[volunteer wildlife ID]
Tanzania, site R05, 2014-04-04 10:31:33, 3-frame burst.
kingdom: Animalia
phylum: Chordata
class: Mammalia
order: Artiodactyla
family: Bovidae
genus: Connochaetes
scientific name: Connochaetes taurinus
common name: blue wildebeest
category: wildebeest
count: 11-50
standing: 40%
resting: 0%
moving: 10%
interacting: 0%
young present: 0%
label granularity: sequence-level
________________
__Directions for this task__
Reproduce each line, exactly as it appears, from the one that contains "family: Bovidae" through the last line of the records. Add no other lines.

__Answer to this problem__
family: Bovidae
genus: Connochaetes
scientific name: Connochaetes taurinus
common name: blue wildebeest
category: wildebeest
count: 11-50
standing: 40%
resting: 0%
moving: 10%
interacting: 0%
young present: 0%
label granularity: sequence-level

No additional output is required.